* [Supplied material]:
>> BEGIN

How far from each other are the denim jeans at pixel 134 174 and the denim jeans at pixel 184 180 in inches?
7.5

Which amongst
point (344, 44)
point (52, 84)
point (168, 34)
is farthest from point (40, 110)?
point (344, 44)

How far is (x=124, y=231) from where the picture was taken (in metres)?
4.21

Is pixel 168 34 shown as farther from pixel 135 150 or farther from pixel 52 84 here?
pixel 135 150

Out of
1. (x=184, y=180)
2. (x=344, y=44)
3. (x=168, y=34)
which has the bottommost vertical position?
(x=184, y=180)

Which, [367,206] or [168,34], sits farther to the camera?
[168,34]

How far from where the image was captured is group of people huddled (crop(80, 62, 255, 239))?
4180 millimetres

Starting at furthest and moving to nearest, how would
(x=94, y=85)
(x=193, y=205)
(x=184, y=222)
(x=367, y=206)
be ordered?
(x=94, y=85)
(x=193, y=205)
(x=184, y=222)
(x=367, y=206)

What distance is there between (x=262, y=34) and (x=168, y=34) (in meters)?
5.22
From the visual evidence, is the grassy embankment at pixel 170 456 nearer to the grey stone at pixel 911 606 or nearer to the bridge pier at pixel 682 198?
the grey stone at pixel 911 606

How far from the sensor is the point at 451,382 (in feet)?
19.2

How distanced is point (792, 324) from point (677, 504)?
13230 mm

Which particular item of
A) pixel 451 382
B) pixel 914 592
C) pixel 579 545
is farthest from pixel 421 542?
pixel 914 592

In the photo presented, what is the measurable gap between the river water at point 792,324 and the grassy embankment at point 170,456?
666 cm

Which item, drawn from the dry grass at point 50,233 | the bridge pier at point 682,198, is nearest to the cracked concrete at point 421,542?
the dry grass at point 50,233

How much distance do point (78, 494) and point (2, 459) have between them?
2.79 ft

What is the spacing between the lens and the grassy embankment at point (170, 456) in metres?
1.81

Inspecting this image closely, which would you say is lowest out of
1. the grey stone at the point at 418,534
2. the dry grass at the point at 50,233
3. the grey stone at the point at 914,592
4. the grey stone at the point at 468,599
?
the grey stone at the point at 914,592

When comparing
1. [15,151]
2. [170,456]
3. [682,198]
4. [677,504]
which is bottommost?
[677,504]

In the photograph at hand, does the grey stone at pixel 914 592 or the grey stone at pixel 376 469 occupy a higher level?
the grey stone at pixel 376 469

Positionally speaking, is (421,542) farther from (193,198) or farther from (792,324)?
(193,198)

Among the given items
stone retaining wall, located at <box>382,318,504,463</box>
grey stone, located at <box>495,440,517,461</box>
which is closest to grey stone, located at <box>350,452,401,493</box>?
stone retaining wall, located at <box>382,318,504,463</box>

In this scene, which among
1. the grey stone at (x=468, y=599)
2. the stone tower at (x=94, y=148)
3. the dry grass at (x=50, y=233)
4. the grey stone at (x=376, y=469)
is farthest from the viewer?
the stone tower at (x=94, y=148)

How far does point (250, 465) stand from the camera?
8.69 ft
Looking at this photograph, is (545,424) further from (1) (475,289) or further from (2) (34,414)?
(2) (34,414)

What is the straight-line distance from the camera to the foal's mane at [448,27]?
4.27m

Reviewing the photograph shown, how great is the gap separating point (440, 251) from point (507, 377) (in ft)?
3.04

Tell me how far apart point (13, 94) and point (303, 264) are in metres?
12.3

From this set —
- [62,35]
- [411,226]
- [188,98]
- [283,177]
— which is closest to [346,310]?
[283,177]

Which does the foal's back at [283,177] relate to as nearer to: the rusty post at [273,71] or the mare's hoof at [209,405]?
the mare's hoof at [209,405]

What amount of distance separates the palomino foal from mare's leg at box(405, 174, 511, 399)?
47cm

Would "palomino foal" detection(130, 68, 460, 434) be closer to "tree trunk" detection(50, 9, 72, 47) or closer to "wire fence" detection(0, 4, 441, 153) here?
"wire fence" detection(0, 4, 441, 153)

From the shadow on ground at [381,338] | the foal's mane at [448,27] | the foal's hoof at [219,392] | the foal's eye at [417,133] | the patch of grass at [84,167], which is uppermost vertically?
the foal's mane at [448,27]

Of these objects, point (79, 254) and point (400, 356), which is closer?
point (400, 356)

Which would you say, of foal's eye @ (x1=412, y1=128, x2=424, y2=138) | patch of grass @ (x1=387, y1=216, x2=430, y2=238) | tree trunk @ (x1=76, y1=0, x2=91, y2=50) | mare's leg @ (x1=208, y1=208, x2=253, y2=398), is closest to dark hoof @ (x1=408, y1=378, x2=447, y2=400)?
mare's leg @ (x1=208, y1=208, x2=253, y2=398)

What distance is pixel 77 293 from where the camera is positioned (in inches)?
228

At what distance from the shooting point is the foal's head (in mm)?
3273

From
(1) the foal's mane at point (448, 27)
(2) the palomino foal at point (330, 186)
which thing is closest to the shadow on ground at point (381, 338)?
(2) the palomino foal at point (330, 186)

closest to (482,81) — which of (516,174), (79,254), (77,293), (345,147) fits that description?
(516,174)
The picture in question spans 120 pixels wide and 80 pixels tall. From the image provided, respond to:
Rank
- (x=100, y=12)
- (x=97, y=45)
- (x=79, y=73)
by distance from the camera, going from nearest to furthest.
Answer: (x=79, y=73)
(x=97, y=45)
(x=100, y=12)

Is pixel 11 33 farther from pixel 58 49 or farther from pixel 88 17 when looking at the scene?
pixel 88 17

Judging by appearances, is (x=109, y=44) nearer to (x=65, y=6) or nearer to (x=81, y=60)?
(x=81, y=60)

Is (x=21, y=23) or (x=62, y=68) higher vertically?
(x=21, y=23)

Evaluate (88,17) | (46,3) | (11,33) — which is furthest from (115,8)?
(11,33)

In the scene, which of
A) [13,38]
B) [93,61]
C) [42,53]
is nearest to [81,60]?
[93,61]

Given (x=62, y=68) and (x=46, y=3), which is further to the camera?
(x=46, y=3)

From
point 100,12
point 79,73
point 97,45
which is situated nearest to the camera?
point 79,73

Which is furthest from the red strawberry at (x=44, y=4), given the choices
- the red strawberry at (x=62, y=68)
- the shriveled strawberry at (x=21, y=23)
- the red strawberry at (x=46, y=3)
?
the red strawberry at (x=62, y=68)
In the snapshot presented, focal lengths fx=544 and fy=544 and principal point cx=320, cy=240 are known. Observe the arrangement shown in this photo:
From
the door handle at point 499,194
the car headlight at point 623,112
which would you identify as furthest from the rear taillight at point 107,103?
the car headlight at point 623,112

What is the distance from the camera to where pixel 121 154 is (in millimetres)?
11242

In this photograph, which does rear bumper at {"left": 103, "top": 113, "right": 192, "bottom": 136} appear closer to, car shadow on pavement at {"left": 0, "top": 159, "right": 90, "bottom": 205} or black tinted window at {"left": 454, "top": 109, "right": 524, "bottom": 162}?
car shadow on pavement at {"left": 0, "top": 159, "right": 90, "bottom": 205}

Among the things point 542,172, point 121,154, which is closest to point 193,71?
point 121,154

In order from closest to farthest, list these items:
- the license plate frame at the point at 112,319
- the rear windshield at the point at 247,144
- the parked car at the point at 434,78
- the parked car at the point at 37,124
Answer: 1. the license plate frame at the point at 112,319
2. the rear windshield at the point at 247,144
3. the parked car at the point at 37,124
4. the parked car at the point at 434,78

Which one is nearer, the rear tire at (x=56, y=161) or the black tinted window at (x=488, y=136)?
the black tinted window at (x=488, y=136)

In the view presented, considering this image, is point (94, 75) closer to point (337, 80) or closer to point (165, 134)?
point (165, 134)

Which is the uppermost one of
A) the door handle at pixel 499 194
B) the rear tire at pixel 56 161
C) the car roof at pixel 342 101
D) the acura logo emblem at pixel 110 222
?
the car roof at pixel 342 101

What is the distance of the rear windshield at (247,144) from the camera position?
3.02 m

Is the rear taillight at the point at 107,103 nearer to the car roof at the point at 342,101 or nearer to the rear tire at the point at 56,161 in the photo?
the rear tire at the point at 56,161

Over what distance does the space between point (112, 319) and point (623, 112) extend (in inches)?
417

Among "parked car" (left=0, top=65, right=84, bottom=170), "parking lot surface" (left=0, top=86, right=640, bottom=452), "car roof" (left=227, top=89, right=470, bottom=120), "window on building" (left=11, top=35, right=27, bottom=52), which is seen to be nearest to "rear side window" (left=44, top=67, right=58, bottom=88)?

>> END

* [Stated task]:
Starting at the line that contains "Over what distance" and continuing through the last of the lines above, render them as a numbered list and omit any blank lines.

* [Correct answer]:
1. Over what distance does the space between point (112, 319) and point (623, 112) extend (in inches)?
2. 417
3. Among "parked car" (left=0, top=65, right=84, bottom=170), "parking lot surface" (left=0, top=86, right=640, bottom=452), "car roof" (left=227, top=89, right=470, bottom=120), "window on building" (left=11, top=35, right=27, bottom=52), which is seen to be nearest to "rear side window" (left=44, top=67, right=58, bottom=88)?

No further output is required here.